シフトパターンは一般的な左上1速で右下がリバースとなるHパターンの5速。サイドブレーキはシフトレバーの右側、ドライバーとの間に配置される。シフトレバー前のトグルスイッチはワイパーとウォッシャー。
アクセルペダルはオルガンタイプを採用。クラッチペダルの奥に見えるアルミ製のフットレストはアフターマーケットのものだ。フットスペース右側にはボンネットオープナーと外気導入レバーが配置される。
フルカバーとなるドア内張り。ウインドウレギュレーターは一般的なものだが、ドアオープナーは、4ドアでは一般的な形状であったが2ドアハードトップは独特な形状を採用し、ドアアームレスト前方下側に付く。

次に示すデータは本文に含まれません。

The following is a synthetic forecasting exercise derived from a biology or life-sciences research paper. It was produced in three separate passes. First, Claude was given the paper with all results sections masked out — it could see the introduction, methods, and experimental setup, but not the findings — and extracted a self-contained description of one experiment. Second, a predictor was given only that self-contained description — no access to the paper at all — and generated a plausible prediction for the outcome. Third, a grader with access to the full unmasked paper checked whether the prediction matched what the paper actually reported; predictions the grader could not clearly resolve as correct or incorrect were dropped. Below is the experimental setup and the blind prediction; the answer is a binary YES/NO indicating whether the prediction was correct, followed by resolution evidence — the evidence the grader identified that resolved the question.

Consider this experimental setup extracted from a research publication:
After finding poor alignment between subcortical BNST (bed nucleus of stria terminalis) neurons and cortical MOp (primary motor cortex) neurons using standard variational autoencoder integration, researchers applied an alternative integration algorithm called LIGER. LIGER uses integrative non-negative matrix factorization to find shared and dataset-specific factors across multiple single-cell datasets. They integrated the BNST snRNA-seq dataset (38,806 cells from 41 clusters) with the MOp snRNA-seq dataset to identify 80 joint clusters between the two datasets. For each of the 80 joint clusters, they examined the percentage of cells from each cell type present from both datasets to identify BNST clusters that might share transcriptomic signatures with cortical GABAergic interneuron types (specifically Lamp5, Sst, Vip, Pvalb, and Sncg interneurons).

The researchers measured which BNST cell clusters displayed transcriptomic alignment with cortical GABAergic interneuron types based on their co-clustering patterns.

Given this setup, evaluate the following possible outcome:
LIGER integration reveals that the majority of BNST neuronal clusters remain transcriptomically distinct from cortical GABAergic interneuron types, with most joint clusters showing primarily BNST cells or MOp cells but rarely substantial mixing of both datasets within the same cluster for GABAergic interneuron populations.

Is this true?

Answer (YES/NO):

フロントシートはGT-Rの専用装備となるバケットシートだ。前後のスライド機構は備わるもののシートバックが倒れないので、後席へのアプローチは決して良好とはいえないが、ホールド性は非常に高い。
乗り降りこそしづらいが、リヤシートにはそこそこの広さがあり、シートにも十分な快適性が備わる。また側壁内張りにはレギュレーターハンドルが備わり、リヤクォーターウインドウが開閉可能だ。